ZIEL DER AUFGABE ::
Schreibe die Daten ab der Zeile mit „When viewed in“ bis einschließlich ihrer letzten Zeile neu und ersetze dabei „observer“ durch „viewer“. Alles andere bleibt unverändert.
* * * * * * *
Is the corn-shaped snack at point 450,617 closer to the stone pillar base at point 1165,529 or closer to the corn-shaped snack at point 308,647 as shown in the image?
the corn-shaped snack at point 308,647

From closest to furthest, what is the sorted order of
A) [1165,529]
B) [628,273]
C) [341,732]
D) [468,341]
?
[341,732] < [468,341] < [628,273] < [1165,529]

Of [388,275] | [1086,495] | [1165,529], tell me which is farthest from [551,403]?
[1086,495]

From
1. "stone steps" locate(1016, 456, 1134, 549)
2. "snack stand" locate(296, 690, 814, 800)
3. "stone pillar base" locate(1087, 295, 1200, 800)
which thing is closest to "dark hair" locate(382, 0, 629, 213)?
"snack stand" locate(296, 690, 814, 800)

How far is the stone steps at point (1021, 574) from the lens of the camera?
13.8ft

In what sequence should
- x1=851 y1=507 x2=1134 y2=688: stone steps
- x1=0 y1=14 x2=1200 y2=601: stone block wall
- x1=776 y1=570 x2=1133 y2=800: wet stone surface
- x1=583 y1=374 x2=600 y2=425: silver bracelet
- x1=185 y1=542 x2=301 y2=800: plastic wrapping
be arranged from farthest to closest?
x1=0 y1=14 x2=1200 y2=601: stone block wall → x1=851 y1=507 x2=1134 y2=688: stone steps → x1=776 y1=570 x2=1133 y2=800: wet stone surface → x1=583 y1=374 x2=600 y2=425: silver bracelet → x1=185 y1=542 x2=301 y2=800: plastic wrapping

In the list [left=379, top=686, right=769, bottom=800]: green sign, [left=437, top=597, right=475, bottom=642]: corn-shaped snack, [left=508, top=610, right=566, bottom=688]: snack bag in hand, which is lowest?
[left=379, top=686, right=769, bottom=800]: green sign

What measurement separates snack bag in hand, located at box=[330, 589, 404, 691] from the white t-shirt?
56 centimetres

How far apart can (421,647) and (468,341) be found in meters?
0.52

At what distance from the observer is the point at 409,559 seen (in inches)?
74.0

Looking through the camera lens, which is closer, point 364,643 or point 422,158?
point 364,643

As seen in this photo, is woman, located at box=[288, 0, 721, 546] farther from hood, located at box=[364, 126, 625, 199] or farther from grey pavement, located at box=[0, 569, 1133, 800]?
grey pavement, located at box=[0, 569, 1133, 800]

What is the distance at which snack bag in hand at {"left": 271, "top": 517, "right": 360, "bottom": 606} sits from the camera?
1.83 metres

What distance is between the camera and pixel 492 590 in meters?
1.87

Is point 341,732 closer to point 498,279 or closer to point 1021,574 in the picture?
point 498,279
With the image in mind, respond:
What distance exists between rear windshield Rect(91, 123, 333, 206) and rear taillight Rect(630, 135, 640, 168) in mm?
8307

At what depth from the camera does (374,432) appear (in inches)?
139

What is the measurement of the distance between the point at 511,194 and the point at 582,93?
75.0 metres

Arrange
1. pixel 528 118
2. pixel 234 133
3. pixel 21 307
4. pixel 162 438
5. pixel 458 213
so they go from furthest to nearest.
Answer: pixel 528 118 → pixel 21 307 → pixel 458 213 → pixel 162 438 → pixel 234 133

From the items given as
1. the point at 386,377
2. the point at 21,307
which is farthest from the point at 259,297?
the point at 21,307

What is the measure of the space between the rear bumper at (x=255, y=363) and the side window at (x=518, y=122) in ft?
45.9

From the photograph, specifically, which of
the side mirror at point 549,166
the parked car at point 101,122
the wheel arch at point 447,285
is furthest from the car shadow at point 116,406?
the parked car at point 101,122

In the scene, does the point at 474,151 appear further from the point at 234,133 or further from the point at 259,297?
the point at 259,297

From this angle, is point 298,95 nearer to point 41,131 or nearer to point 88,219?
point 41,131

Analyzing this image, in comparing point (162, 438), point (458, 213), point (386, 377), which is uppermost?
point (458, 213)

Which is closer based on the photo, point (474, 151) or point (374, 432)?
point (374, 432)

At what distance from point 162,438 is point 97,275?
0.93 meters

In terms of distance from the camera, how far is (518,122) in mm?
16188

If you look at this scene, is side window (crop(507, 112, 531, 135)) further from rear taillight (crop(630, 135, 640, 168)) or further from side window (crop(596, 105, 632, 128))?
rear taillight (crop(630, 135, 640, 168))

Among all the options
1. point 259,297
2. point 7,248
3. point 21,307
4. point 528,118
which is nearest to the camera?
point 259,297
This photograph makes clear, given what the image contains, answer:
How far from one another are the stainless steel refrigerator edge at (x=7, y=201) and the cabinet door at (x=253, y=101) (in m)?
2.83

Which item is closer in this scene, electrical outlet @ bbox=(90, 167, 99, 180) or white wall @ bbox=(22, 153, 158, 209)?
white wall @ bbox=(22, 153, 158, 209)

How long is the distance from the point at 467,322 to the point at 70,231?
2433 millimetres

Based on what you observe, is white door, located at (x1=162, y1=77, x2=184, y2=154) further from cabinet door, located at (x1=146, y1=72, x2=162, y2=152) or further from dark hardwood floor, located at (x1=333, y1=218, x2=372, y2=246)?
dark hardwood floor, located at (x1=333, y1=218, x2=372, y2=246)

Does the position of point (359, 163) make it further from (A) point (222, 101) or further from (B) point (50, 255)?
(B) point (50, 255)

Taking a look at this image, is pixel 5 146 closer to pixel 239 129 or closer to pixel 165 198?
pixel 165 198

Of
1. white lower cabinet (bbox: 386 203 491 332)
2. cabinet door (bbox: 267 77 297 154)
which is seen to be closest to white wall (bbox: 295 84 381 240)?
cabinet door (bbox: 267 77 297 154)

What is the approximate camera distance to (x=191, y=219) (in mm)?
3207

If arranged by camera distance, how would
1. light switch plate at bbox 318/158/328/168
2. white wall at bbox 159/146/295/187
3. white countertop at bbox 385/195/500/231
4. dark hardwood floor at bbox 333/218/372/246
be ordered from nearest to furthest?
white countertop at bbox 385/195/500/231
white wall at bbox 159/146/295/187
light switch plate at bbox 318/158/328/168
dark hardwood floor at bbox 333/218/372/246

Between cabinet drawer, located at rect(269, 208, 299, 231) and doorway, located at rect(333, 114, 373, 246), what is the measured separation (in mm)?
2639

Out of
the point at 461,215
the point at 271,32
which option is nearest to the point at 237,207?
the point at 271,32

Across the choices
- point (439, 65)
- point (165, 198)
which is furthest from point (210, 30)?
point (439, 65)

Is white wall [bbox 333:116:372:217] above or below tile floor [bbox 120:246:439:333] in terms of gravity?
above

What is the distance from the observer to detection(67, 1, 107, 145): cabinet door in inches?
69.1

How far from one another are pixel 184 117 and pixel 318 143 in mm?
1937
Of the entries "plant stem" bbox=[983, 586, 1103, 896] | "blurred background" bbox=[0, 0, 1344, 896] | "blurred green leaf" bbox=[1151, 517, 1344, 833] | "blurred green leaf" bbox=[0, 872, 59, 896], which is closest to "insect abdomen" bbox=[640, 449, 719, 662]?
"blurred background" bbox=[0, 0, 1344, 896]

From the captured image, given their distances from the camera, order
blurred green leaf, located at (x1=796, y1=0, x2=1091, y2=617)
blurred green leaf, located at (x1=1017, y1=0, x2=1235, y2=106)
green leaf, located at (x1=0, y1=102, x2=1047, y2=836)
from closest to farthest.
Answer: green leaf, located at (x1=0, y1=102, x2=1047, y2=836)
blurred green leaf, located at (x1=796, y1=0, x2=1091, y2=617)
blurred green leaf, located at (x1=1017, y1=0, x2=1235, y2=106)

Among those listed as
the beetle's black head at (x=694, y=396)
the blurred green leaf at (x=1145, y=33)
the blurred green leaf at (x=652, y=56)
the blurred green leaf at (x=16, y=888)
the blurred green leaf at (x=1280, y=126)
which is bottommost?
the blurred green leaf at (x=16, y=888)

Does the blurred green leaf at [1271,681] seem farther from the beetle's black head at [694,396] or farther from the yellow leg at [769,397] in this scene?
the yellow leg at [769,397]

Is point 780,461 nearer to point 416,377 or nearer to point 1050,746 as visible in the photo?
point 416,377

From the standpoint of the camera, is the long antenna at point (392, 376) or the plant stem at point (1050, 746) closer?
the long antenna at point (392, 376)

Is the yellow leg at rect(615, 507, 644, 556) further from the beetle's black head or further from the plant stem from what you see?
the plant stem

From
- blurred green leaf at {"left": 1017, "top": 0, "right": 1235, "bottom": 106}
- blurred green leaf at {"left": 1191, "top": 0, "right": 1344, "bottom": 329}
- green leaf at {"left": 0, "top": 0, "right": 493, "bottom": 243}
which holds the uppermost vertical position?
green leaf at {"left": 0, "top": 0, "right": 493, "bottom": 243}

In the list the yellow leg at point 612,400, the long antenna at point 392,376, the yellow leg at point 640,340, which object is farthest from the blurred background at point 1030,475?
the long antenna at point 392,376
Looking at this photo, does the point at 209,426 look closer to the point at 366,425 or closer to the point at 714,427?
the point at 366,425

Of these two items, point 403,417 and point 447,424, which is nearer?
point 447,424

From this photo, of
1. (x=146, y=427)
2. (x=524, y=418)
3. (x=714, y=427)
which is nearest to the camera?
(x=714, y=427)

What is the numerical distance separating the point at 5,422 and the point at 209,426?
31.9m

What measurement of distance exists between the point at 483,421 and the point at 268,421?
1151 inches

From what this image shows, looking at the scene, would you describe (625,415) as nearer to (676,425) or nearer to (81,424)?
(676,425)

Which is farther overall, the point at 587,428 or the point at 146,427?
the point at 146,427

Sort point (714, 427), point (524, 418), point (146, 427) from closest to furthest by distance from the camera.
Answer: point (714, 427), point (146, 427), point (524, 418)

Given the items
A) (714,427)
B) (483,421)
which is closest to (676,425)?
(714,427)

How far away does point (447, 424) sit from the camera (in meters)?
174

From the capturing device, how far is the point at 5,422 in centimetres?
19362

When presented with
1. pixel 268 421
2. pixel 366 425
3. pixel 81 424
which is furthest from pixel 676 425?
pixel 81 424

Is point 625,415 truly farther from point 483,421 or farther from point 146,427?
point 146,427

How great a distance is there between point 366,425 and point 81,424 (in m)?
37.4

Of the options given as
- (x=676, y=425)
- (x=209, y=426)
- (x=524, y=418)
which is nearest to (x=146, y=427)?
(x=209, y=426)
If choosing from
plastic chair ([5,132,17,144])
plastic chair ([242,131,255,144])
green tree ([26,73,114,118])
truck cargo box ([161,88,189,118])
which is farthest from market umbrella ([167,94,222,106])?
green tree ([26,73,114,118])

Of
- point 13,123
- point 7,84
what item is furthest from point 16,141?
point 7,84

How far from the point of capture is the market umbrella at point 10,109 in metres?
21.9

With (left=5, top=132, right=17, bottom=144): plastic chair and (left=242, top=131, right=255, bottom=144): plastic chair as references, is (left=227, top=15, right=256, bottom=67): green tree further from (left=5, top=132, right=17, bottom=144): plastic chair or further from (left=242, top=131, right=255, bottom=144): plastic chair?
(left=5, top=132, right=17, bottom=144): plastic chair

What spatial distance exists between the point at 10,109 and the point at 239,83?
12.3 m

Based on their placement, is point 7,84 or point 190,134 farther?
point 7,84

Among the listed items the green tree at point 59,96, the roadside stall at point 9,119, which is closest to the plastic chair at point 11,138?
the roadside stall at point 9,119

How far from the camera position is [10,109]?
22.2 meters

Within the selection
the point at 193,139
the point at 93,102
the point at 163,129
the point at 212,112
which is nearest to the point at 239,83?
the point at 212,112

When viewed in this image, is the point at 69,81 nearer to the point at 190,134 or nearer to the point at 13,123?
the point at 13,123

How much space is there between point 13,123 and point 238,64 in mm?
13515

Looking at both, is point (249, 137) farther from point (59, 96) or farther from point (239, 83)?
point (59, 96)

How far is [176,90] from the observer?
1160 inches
* * * * * * *
SCHRIFTLICHE ANTWORT ::
When viewed in this image, is the point at 69,81 nearer to the point at 190,134 or nearer to the point at 13,123?
the point at 13,123

How much space is there between point 13,123 and point 238,64 in mm?
13515

Looking at both, is point (249, 137) farther from point (59, 96) or farther from point (239, 83)?
point (59, 96)

How far is [176,90] from the viewer?
1160 inches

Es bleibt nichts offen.